About the job
About Us
Join us in setting global standards for AI in video understanding!
At Twelve Labs, we create world-class AI models specialized in processing vast video datasets to provide advanced features such as search, analysis, summarization, and insights generation.
Our models are utilized in the world's largest sports leagues to swiftly and accurately highlight key moments, enhancing the viewing experience. In domestic integrated control centers, our technology assists in efficiently navigating CCTV footage for rapid crisis response, while major broadcasters and studios globally rely on our models to produce content for billions of viewers.
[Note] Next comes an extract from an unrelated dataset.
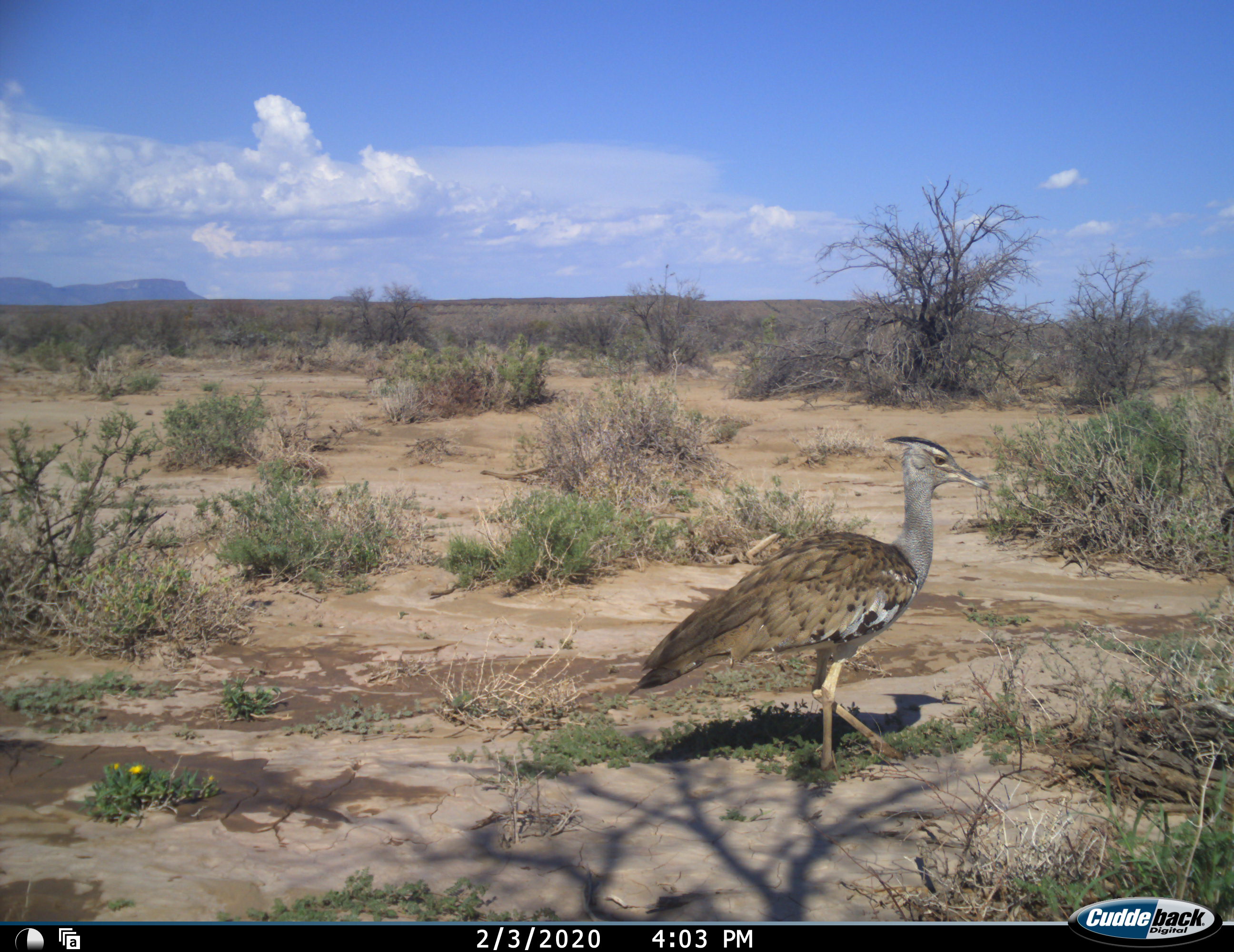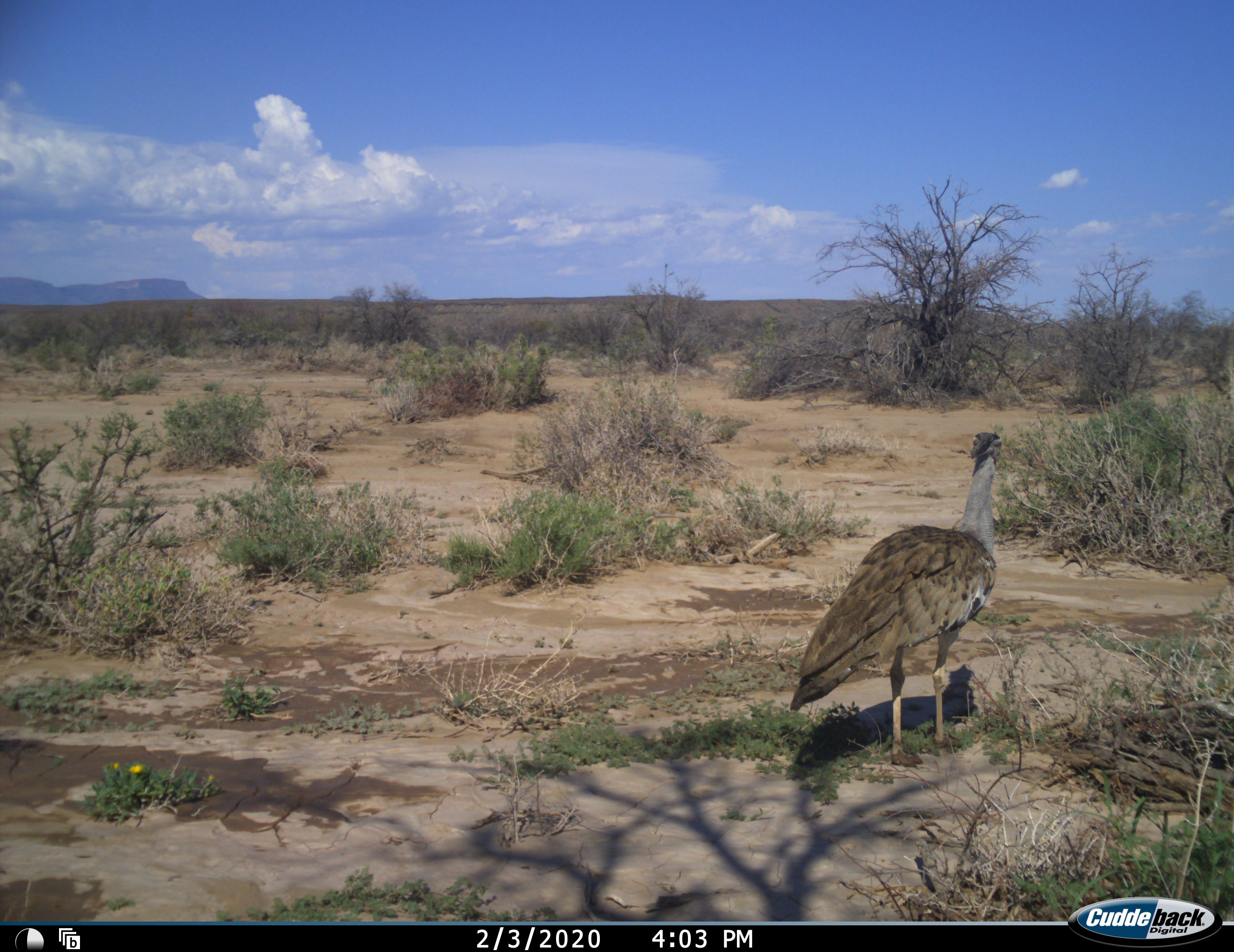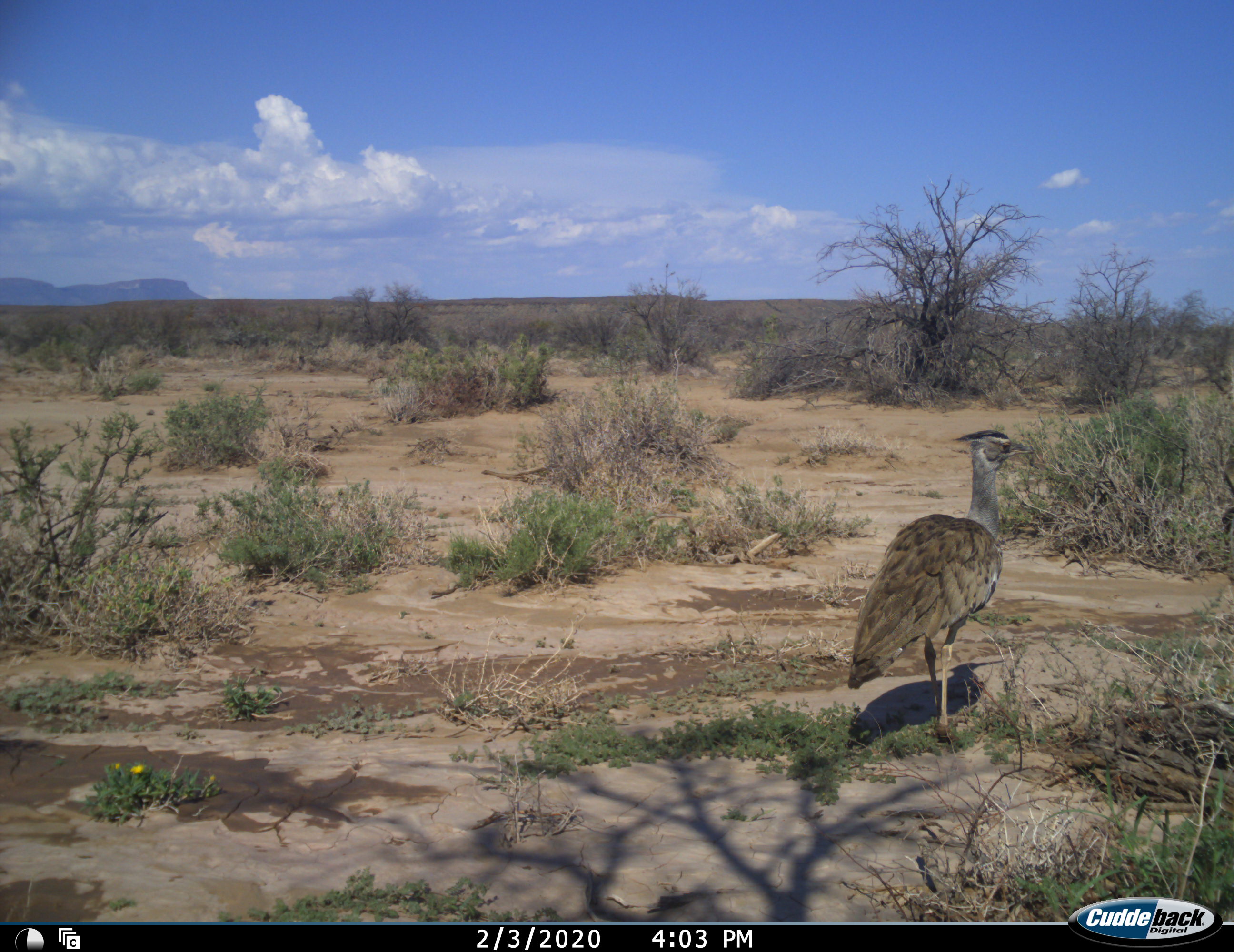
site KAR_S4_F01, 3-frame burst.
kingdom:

Twelve Labs is a Deep Tech startup with offices in San Francisco and Seoul, recognized as one of the top 100 AI startups globally by CB Insights for four consecutive years. We've secured over $110 million in investments from leading VCs and companies such as NVIDIA, NEA, Index Ventures, Databricks, and Snowflake. Our AI models are uniquely available through Amazon Bedrock, developed in Korea. We are dedicated to creating exceptional products alongside outstanding colleagues and growing with our global clientele.
Our core values include:
A reflective and honest attitude towards oneself and the team.
Perseverance and humility in the face of failure and feedback.
A commitment to continuous learning and team empowerment.
If you enjoy solving challenging problems and growing through the process, the opportunity awaits you at Twelve Labs.
About the Team
You will be part of the Marengo team, responsible for the research and development of our multimodal embedding models. We integrate various modalities such as video, audio, and text into a singular embedding space.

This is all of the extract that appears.